Esta coyuntura, que se da prácticamente por sentada, naturalmente provocará una reacción masiva de la población civil y muy posiblemente agresiones de grupos paramilitares armados de derecha, que puede desembocar en una situación que permitirá a Trump declarar un estado de emergencia nacional e incluso decretar un estado de excepción y aplicar leyes de “insurrección” e incluso de “sedición” contra los manifestantes, como ya ha advertido William Barr, Fiscal General del país y abierto defensor de Trump, en desmedro de la tradicional imparcialidad de su cargo, y que puede extenderse hasta el 20 de enero de 2021, fecha en que, según la Constitución, debe ser juramentado el nuevo presidente.

En última instancia, se ha sugerido que, más allá de la Corte Suprema y el Congreso, una situación semejante, producto directo de las maquinaciones autoritarias y la crasa ineptitud de Trump, con la participación activa de McConnell y Barr, podría llegar al punto en que el árbitro último sean las Fuerzas Armadas. Se trata de Estados Unidos y el año 2020, no de un pequeño país en vías de desarrollo y sin historial democrático.

El ocupante actual de la Casa Blanca –perdedor del voto popular en 2016, objeto de un juicio político (“impeachment”) en 2019 del que salió airoso gracias a la actuación de McConnell en el Senado, demostradamente incompetente en el ejercicio del cargo, tan dado a la mendacidad que el diario The Washington Post se ha dado a la tarea de llevar la cuenta de las falsedades que profiere, y directamente responsable de la muerte de decenas de miles de personas a causa de la covid-19– ya ha hecho dos anuncios públicos que no podrían ser más claros en cuanto al tenor y la dirección del derrotero político que pretende seguir.

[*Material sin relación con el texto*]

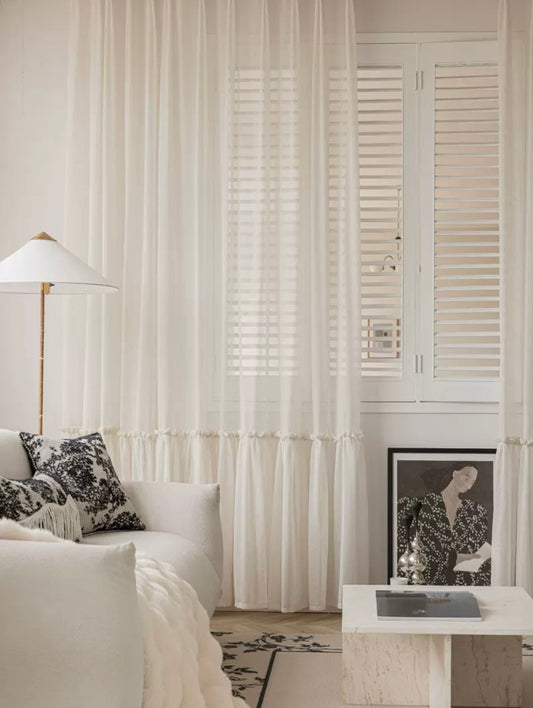 Elegant sheer curtains in a soft apricot hue framing a window, accompanied by plush white sofa with patterned cushions in a serene living room setting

McConnell ha anticipado que no piensa aceptar los resultados de las elecciones si no favorecen a Trump, especialmente dado que la votación por correo, ahora hecha imprescindible a causa del coronavirus, será, según él, “inexacta y la más fraudulenta en la historia del país”, a despecho de su descarado intento de saboteo del Servicio Postal.

Por todo esto, la muerte de la jueza Bader Ginsburg antes de las elecciones constituye un severo golpe para quienes todavía creen en la Constitución, el estado de derecho y buscan salvar el orden democrático y constitucional de Estados Unidos.

“Amanecerá y veremos”, cito a la gran periodista y promotora de arte venezolana de origen moldavo, Sofía Imber.